小森陽一による村上春樹批判

 小森陽一村上春樹論ー「海辺のカフカ」を精読する」(平凡社新書、2006年)を読了しました。マルクス主義の立場からの村上春樹批判で、極端な議論だけれども、村上春樹さんの作品における「女性嫌悪ミソジニー)」の問題を考えるヒントにはなります。


 事実、カフカ少年は大島さんに、「父は自分のまわりにいる人間をすべて汚して、損なっていった」と訴え、「父はそういう意味では、特別ななにかと結びついていたんじゃないかと思うんだ」と言います。それに対して大島さんは、「そのなにかはおそらく、善とか悪とかいう峻別を超えたものなんだろう。力の源泉と言えばいいのかもしれない、という解釈を与えます(上・350ページ)(小森2006;p.245)。

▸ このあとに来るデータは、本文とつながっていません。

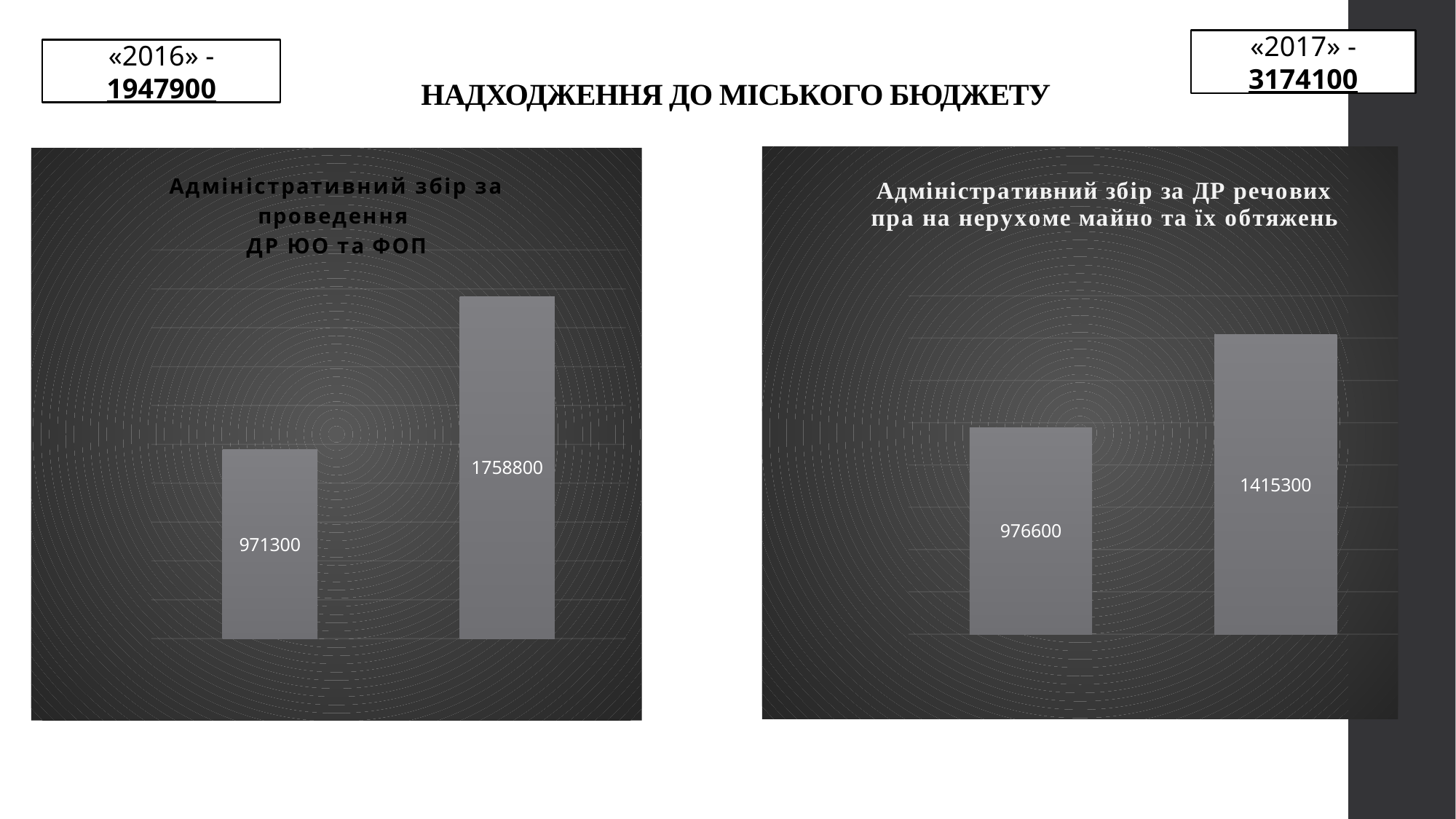
How many bars does the left chart show? 2 In the right chart, which bar is lower, the left or the right? the left bar In the right chart (Адміністративний збір за ДР речових пра на нерухоме майно та їх обтяжень), what is the value of the left bar? 976600 In the left chart (Адміністративний збір за проведення ДР ЮО та ФОП), what is the value of the left bar? 971300 In the right chart, what is the difference between the two bars? 438700 What type of chart is the right chart? bar chart In the right chart, do the values rise or fall from left to right? rise In the left chart, what is the difference between the two bars? 787500 In the left chart (Адміністративний збір за проведення ДР ЮО та ФОП), what is the value of the right bar? 1758800 In the left chart, which bar is higher, the left or the right? the right bar In the right chart (Адміністративний збір за ДР речових пра на нерухоме майно та їх обтяжень), what is the value of the right bar? 1415300 What is the title of the left chart? Адміністративний збір за проведення ДР ЮО та ФОП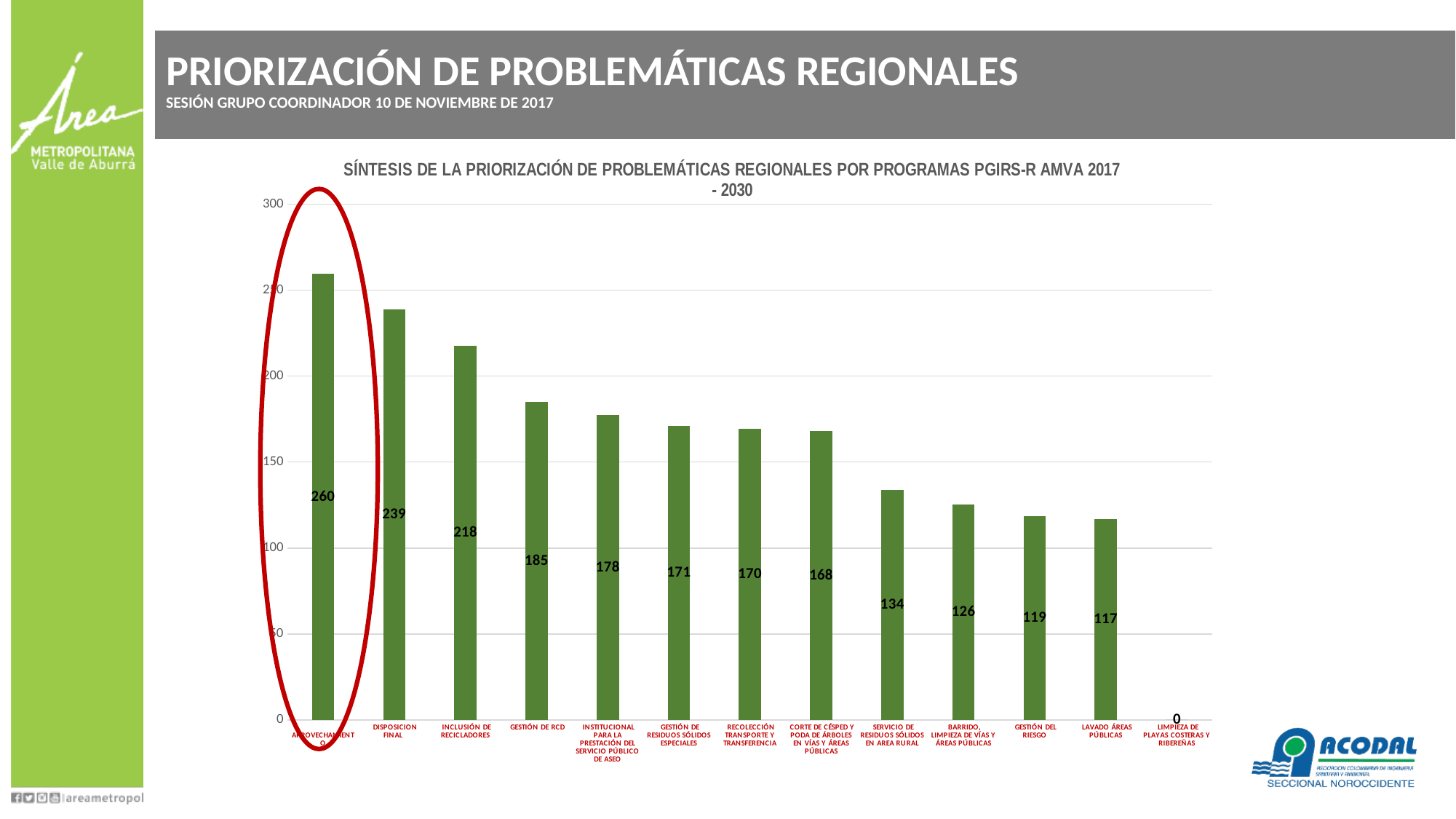
Is the value for SERVICIO DE RESIDUOS SÓLIDOS EN AREA RURAL greater or less than 150? less What is the value for DISPOSICION FINAL? 239 Which is larger, the value for INCLUSIÓN DE RECICLADORES or the value for GESTIÓN DEL RIESGO? INCLUSIÓN DE RECICLADORES Do the values rise or fall from left to right along the x axis? fall How many categories are shown on the x axis? 13 What is the value for LIMPIEZA DE PLAYAS COSTERAS Y RIBEREÑAS? 0 What is the value for GESTIÓN DE RCD? 185 What is the difference between the values for APROVECHAMIENTO and DISPOSICION FINAL? 21 Which category has the highest value? APROVECHAMIENTO Which category has the lowest value? LIMPIEZA DE PLAYAS COSTERAS Y RIBEREÑAS What is the value for LAVADO ÁREAS PÚBLICAS? 117 What kind of chart is shown on the slide? bar chart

 『海辺のカフカ』を読んで<癒し>を感じたあなたにわかっていただきたいのは、ブッシュ政権が、世界中の言葉を操る生きものとしての人間を騙そうとする言語戦略と、『海辺のカフカ』のテキストとは、驚くほどに相同性と相似性を持っているということです。世界中の多くの人々が、「戦争」の始まる前から、イラク戦争に反対しましたが、暴力の連鎖を止めることはできませんでした。その欲求不満=フラストレーションを、記憶の消去と歴史の否認、精神的外傷(トラウマ)を<解離>によってなかったことにして、空虚であることを<いたしかったなかったこと>として容認する、そのような<癒し>の効果を『海辺のカフカ』は世界中にもたらしうるのです。それがはたして、言葉を操る生きものとしての人間にとっての心の平穏なのでしょうか(同上、p.273)。